I hate them. All of them. My laptop, my phone, Facebook, Twitter, Pin… no not Pinterest, I LOVE Pinterest. I’ll explain why in a minute. Ravelry is pretty awesome, too.
Technology– I can use it to access friends, family, acquaintances, and Facebook and Twitter… and Pinterest! Either by my phone or by my laptop. I don’t even have to use my voice (which sounds like a man right now) to speak to someone and have an in depth conversation. I can text or type! That’s awesome, right? Well, yeah… especially if I don’t want someone to know what mood I’m in, unless I’m happy. If I’m happy it’s ok, but if I’ve been crying, or if I’m angry, all bets are off because it’s too easy to tell both of my moods when actually speaking to me. Especially if it’s my mom… or my preacher, now. They know me entirely too well, and that’s problematic sometimes. But now, if I’m not texting they know! It’s horrible.
I can’t even take a shower anymore without knowing where my phone is. What if someone calls, or texts, or needs me. Why do I have my phone in the bathroom while I’m taking a shower!?? That’s just way too connected. And now, my phone does almost everything my laptop can do. It’s just easier to type papers on my laptop than my phone.
Also… texting… Why do I get so paranoid if someone doesn’t text me right back? Do I really have so little of a life that I thrive on the attention I get from TEXTING!! How pathetic.
Social media– The universal validation system. Did sanyone see my status, or like my photo? They didn’t like it or comment on it… why not? I can post pictures of myself saying “Stunner” all day long, but if no one had liked that photo, I guarandarntee that I would have felt like crap. Why do I need that validation? Am I really so lonely? Ooooooooh yeah.
That’s what it always goes back to. Loneliness. I’m sick of it. I’m sick to death of feeling this way. How can I be SO connected, yet so alone. Would I rather be miserable than alone? Pfft. I’m miserable AND alone. And angry. I’m so angry!!!!! And my phone and Facebook are silent and I’m not coping well. I seriously considered just deleting Facebook and turning my phone off indefinitely. Cause what in the world is the point.
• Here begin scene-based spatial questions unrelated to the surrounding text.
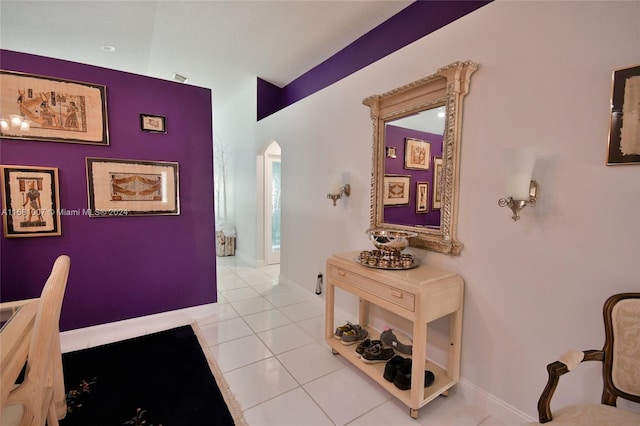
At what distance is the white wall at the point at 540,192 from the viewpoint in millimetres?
1295

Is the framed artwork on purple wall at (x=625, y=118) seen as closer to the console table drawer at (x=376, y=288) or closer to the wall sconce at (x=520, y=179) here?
the wall sconce at (x=520, y=179)

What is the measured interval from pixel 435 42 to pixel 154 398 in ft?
10.3

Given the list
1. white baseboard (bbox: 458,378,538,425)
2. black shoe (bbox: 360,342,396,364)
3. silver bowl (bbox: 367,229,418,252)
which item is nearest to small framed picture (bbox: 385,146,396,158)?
silver bowl (bbox: 367,229,418,252)

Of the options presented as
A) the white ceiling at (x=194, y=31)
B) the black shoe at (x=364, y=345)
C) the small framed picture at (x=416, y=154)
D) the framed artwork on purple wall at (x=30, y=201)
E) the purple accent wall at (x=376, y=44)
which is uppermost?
the white ceiling at (x=194, y=31)

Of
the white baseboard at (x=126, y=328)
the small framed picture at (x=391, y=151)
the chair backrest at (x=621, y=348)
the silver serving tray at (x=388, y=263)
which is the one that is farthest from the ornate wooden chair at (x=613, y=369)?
the white baseboard at (x=126, y=328)

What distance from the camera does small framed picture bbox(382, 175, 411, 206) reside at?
91.1 inches

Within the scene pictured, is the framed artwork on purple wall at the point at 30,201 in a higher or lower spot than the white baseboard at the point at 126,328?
higher

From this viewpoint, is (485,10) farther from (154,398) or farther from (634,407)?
(154,398)

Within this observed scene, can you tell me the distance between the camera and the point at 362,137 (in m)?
2.66

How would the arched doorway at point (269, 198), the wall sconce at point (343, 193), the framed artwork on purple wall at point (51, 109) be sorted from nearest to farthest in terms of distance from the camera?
the framed artwork on purple wall at point (51, 109), the wall sconce at point (343, 193), the arched doorway at point (269, 198)

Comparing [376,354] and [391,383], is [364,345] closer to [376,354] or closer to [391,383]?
[376,354]

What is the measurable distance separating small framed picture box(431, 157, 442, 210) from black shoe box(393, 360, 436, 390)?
1.11 metres

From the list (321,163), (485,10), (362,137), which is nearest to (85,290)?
(321,163)

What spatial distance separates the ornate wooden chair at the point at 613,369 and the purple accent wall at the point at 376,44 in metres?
2.36
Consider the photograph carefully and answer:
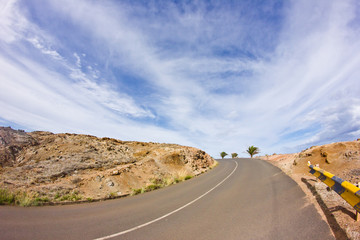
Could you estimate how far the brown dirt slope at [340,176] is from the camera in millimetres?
4110

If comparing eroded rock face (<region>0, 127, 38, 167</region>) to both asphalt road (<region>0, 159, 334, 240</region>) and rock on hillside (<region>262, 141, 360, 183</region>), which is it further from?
rock on hillside (<region>262, 141, 360, 183</region>)

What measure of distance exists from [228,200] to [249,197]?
1036mm

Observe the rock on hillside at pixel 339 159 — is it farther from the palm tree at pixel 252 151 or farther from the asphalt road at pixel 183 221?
the palm tree at pixel 252 151

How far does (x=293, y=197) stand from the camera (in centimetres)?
723

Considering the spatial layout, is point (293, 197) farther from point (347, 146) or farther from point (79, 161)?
point (79, 161)

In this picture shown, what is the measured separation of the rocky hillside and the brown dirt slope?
10.3 meters

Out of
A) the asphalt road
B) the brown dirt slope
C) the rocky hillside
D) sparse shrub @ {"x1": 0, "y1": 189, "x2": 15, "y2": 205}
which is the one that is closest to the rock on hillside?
the brown dirt slope

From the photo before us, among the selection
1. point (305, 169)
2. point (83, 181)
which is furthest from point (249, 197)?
point (83, 181)

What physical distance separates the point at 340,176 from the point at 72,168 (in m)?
17.4

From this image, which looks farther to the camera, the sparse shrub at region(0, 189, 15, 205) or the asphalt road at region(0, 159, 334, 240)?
the sparse shrub at region(0, 189, 15, 205)

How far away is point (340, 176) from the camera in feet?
28.9

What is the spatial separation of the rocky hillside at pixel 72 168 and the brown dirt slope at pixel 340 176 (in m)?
10.3

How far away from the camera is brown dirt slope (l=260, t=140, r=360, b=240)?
13.5 feet

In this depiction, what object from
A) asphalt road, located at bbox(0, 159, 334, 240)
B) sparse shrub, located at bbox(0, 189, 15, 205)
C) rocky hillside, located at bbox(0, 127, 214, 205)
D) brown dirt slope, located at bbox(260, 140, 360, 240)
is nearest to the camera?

I got to a point in my pregnancy where anything Facebook related irritated the tar out of me. I deleted it off my phone even so that I wouldn’t have to be soooo connected. I kind of want that, to not have to be so connected, but I don’t know if I have the self control to maintain it. My finger sure is hovering over the deactivate button though.
My baby is asleep in her swing… I really need to be doing something more productive than worrying about… all this. Gah.